WHAT TO PRODUCE → Transcribe all the material exactly. Leave every line as it is.

RECORDS FOR THIS TASK →
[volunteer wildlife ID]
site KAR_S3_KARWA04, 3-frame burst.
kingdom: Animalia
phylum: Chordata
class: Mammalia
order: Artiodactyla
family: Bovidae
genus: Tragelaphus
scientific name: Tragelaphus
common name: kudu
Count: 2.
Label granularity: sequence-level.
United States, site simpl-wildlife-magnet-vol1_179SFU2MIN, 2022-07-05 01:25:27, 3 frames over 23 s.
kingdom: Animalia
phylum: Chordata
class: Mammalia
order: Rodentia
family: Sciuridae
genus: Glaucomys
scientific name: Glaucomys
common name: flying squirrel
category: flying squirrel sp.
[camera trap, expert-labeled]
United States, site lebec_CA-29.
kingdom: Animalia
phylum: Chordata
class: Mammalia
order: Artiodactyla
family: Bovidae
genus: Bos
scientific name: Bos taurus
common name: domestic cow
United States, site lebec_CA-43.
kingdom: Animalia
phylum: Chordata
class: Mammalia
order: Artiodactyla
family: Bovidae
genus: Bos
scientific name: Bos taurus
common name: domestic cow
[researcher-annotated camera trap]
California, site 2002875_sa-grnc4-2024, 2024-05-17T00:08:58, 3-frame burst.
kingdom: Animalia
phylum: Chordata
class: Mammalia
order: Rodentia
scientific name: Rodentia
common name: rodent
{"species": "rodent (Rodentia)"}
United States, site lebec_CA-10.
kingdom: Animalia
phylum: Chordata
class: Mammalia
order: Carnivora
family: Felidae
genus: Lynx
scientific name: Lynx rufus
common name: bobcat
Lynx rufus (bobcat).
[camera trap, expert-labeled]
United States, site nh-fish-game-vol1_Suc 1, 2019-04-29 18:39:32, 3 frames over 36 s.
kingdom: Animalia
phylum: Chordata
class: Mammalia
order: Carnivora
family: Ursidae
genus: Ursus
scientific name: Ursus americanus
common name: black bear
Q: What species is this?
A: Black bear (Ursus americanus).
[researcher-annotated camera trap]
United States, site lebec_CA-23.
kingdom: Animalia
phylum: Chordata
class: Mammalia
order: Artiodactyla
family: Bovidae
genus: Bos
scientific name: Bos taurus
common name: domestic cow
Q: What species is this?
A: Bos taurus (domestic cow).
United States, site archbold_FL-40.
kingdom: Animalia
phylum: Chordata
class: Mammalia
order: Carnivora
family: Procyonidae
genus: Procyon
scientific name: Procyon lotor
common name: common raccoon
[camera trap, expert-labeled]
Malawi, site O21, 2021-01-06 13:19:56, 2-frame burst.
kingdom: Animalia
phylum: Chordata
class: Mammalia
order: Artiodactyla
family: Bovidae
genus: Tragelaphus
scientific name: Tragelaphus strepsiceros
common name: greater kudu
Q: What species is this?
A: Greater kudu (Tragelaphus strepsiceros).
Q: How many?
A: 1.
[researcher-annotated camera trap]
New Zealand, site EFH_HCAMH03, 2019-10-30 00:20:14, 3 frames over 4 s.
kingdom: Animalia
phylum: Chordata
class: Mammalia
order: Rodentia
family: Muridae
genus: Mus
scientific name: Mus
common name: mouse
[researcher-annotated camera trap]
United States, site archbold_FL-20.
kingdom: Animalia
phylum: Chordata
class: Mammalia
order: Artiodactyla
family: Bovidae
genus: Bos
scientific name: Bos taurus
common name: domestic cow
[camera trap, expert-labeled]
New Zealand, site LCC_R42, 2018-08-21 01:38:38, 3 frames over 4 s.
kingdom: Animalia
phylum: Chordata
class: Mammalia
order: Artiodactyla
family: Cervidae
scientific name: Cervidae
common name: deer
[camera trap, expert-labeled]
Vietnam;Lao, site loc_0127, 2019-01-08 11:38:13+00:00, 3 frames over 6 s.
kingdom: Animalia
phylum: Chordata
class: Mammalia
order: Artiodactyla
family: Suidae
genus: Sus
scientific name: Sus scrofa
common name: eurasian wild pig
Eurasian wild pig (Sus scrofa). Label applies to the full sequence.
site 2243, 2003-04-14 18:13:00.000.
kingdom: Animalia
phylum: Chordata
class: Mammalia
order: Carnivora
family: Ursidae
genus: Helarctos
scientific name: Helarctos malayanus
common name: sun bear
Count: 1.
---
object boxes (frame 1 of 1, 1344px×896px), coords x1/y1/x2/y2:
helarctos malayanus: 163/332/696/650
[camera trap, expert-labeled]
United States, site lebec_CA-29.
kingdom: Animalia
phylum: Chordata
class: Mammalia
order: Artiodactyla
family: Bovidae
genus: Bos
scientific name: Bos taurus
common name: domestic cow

SOLVED PROBLEM →
[volunteer wildlife ID]
site KAR_S3_KARWA04, 3-frame burst.
kingdom: Animalia
phylum: Chordata
class: Mammalia
order: Artiodactyla
family: Bovidae
genus: Tragelaphus
scientific name: Tragelaphus
common name: kudu
Count: 2.
Label granularity: sequence-level.
United States, site simpl-wildlife-magnet-vol1_179SFU2MIN, 2022-07-05 01:25:27, 3 frames over 23 s.
kingdom: Animalia
phylum: Chordata
class: Mammalia
order: Rodentia
family: Sciuridae
genus: Glaucomys
scientific name: Glaucomys
common name: flying squirrel
category: flying squirrel sp.
[camera trap, expert-labeled]
United States, site lebec_CA-29.
kingdom: Animalia
phylum: Chordata
class: Mammalia
order: Artiodactyla
family: Bovidae
genus: Bos
scientific name: Bos taurus
common name: domestic cow
United States, site lebec_CA-43.
kingdom: Animalia
phylum: Chordata
class: Mammalia
order: Artiodactyla
family: Bovidae
genus: Bos
scientific name: Bos taurus
common name: domestic cow
[researcher-annotated camera trap]
California, site 2002875_sa-grnc4-2024, 2024-05-17T00:08:58, 3-frame burst.
kingdom: Animalia
phylum: Chordata
class: Mammalia
order: Rodentia
scientific name: Rodentia
common name: rodent
{"species": "rodent (Rodentia)"}
United States, site lebec_CA-10.
kingdom: Animalia
phylum: Chordata
class: Mammalia
order: Carnivora
family: Felidae
genus: Lynx
scientific name: Lynx rufus
common name: bobcat
Lynx rufus (bobcat).
[camera trap, expert-labeled]
United States, site nh-fish-game-vol1_Suc 1, 2019-04-29 18:39:32, 3 frames over 36 s.
kingdom: Animalia
phylum: Chordata
class: Mammalia
order: Carnivora
family: Ursidae
genus: Ursus
scientific name: Ursus americanus
common name: black bear
Q: What species is this?
A: Black bear (Ursus americanus).
[researcher-annotated camera trap]
United States, site lebec_CA-23.
kingdom: Animalia
phylum: Chordata
class: Mammalia
order: Artiodactyla
family: Bovidae
genus: Bos
scientific name: Bos taurus
common name: domestic cow
Q: What species is this?
A: Bos taurus (domestic cow).
United States, site archbold_FL-40.
kingdom: Animalia
phylum: Chordata
class: Mammalia
order: Carnivora
family: Procyonidae
genus: Procyon
scientific name: Procyon lotor
common name: common raccoon
[camera trap, expert-labeled]
Malawi, site O21, 2021-01-06 13:19:56, 2-frame burst.
kingdom: Animalia
phylum: Chordata
class: Mammalia
order: Artiodactyla
family: Bovidae
genus: Tragelaphus
scientific name: Tragelaphus strepsiceros
common name: greater kudu
Q: What species is this?
A: Greater kudu (Tragelaphus strepsiceros).
Q: How many?
A: 1.
[researcher-annotated camera trap]
New Zealand, site EFH_HCAMH03, 2019-10-30 00:20:14, 3 frames over 4 s.
kingdom: Animalia
phylum: Chordata
class: Mammalia
order: Rodentia
family: Muridae
genus: Mus
scientific name: Mus
common name: mouse
[researcher-annotated camera trap]
United States, site archbold_FL-20.
kingdom: Animalia
phylum: Chordata
class: Mammalia
order: Artiodactyla
family: Bovidae
genus: Bos
scientific name: Bos taurus
common name: domestic cow
[camera trap, expert-labeled]
New Zealand, site LCC_R42, 2018-08-21 01:38:38, 3 frames over 4 s.
kingdom: Animalia
phylum: Chordata
class: Mammalia
order: Artiodactyla
family: Cervidae
scientific name: Cervidae
common name: deer
[camera trap, expert-labeled]
Vietnam;Lao, site loc_0127, 2019-01-08 11:38:13+00:00, 3 frames over 6 s.
kingdom: Animalia
phylum: Chordata
class: Mammalia
order: Artiodactyla
family: Suidae
genus: Sus
scientific name: Sus scrofa
common name: eurasian wild pig
Eurasian wild pig (Sus scrofa). Label applies to the full sequence.
site 2243, 2003-04-14 18:13:00.000.
kingdom: Animalia
phylum: Chordata
class: Mammalia
order: Carnivora
family: Ursidae
genus: Helarctos
scientific name: Helarctos malayanus
common name: sun bear
Count: 1.
---
object boxes (frame 1 of 1, 1344px×896px), coords x1/y1/x2/y2:
helarctos malayanus: 163/332/696/650
[camera trap, expert-labeled]
United States, site lebec_CA-29.
kingdom: Animalia
phylum: Chordata
class: Mammalia
order: Artiodactyla
family: Bovidae
genus: Bos
scientific name: Bos taurus
common name: domestic cow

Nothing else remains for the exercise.